Relectura de Iris Dávila

PEDRO DE LA HOZ
pedro.hg@granma.cip.cu

De la urgencia del diarismo, de la perspectiva casi quemante de la publicación periódica, han nacido páginas imprescindibles para el pensamiento, la reflexión y la cosecha de ideas útiles y necesarias en la formación y orientación ciudadanas, las cuales han trascendido la inmediatez y dado un tiro de gracia al olvido presupuesto en el día a día de un oficio que afronta el paso del tiempo.

De ahí que la idea de conjurar la dispersión de un dilatado ejercicio como el de Iris Dávila mediante la compilación de una serie de sus trabajos periodísticos sea bienvenida, más cuando se trata de alguien a quien se le identifica con una faceta creativa en la que ha dejado una herencia ineludible: la dramaturgia radiofónica.

En efecto, Iris es una de las autoras imprescindibles de la radio cubana. Sus radionovelas en los cincuenta hicieron época tanto por su lograda escritura como por haberse atrevido a presentar conflictos que rebasan los estrechos conceptos de la moral burguesa.

Pero también de modo paralelo fue tejiendo desde muy temprana data una apreciable cadena de artículos y crónicas que se prolongan hasta fechas recientes. Una selección de estos trabajos acaba de ser publicada por Ediciones Unión bajo el título Delirio de periodista.

La vocación patriótica y el sentido ético de su inserción en el periodismo cubano se expresaron en artículos dedicados a José Martí, el grito de Yara y una valiente exposición sobre el destino de la Universidad de La Habana que vio la luz en Bohemia nada menos que en 1957.

Una buena parte de sus contribuciones a la prensa periódica se vio reflejada en la revista Mujeres, donde privilegió los acercamientos a personalidades femeninas im-prescindibles en la historia y la cultura cubanas.

Agudeza y precisión caracterizaron sus incursiones en la crítica y la reseña literarias, mediante una prosa ágil y dialogante con el lector que de igual modo nutre sus relaciones costumbristas, en las que renueva un género tan criollo como lo es la estampa.

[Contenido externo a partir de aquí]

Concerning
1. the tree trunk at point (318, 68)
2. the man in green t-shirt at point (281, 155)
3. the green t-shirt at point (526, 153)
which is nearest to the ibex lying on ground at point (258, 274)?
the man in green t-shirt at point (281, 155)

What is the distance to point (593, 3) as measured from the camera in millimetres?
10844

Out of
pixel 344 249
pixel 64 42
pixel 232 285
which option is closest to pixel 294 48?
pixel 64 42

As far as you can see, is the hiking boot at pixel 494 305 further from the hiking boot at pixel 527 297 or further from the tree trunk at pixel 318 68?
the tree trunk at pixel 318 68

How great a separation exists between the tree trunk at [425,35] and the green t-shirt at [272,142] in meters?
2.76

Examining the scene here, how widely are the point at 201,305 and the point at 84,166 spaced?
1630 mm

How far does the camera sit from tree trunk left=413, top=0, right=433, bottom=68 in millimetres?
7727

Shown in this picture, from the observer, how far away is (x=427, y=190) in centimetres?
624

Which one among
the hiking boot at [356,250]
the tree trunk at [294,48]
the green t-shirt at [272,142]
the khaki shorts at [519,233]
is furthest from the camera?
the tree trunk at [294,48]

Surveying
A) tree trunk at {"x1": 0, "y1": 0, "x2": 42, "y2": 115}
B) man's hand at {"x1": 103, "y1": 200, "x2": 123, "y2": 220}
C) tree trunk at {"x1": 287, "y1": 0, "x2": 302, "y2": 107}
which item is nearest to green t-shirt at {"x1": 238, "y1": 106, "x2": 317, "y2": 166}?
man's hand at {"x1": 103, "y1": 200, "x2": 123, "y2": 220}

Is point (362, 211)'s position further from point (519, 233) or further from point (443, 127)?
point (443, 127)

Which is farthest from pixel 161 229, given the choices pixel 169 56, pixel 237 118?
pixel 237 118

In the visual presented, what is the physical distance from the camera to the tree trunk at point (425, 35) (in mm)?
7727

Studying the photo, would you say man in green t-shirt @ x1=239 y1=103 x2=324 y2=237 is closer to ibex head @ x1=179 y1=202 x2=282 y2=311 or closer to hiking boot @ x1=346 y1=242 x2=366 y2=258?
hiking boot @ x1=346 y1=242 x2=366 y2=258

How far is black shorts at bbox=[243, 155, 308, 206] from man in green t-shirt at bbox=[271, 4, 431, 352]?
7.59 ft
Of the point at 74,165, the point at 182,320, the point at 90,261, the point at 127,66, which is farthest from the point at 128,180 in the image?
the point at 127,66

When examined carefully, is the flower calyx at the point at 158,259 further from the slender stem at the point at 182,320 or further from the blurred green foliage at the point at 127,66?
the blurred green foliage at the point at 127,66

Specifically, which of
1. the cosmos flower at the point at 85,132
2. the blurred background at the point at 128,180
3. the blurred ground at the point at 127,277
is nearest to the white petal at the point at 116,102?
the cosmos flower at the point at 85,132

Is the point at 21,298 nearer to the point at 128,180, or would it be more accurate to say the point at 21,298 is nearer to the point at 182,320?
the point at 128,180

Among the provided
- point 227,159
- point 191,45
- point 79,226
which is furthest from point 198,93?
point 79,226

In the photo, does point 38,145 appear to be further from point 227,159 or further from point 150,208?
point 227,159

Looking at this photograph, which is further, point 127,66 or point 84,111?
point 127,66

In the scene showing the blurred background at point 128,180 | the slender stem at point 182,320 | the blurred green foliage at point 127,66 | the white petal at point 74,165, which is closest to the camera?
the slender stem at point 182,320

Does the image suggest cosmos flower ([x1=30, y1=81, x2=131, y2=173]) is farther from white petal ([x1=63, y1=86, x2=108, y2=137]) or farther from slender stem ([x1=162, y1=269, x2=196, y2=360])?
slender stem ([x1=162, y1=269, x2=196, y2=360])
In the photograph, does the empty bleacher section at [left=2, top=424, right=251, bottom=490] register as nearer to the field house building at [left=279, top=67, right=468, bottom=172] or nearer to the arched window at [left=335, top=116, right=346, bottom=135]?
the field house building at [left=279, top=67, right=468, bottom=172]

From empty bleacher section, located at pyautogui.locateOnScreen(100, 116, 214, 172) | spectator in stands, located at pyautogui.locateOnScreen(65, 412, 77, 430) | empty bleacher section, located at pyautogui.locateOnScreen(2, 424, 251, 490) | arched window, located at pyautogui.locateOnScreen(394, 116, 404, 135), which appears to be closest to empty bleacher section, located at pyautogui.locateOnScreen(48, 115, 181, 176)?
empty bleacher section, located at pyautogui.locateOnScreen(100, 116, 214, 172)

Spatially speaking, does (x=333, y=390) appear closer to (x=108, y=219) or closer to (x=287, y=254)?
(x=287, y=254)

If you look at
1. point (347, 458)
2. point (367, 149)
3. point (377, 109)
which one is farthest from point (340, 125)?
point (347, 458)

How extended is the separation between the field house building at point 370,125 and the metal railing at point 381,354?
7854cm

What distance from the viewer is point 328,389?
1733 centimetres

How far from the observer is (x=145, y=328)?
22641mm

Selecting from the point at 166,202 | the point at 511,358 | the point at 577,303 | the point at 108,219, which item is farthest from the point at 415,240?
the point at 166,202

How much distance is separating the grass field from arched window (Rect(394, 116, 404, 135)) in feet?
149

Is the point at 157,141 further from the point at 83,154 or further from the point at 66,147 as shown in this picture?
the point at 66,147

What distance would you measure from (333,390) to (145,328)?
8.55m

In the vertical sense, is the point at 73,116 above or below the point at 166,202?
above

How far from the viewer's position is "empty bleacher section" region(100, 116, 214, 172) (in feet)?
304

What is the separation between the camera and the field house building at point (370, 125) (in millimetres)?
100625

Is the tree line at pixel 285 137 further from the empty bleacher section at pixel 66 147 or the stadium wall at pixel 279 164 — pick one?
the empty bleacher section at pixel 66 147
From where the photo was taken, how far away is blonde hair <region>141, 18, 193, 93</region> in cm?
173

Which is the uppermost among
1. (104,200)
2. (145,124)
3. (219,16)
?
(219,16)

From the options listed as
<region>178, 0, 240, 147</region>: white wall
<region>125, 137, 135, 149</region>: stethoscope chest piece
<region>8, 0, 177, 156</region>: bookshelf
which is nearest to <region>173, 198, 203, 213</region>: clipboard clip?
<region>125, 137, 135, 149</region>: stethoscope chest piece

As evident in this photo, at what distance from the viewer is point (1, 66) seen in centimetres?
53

Pero quizás la mejor cosecha de Iris, al menos para una época como la nuestra marcada por la influencia social de los medios de comunicación, se tenga en aquella parcela en la que aborda las realidades y perspectivas de la radio y la televisión.

Volver a leer sus criterios sobre el melodrama, la novela radial y la telenovela equivale a asistir a una lección magistral, ni apocalíptica ni integrada, va-liéndonos de la célebre terminología de Umberto Eco, Iris Dávila ofrece razones y argumentos en defensa de la legitimidad y autenticidad de esas expresiones de la cultura de masas sin que por ello obvie distorsiones, manquedades ni ligerezas. Lo hace con conocimiento de cau-sa y una integridad intelectual irreductible.

Nada delirante esta selección de textos. La lucidez va por delante.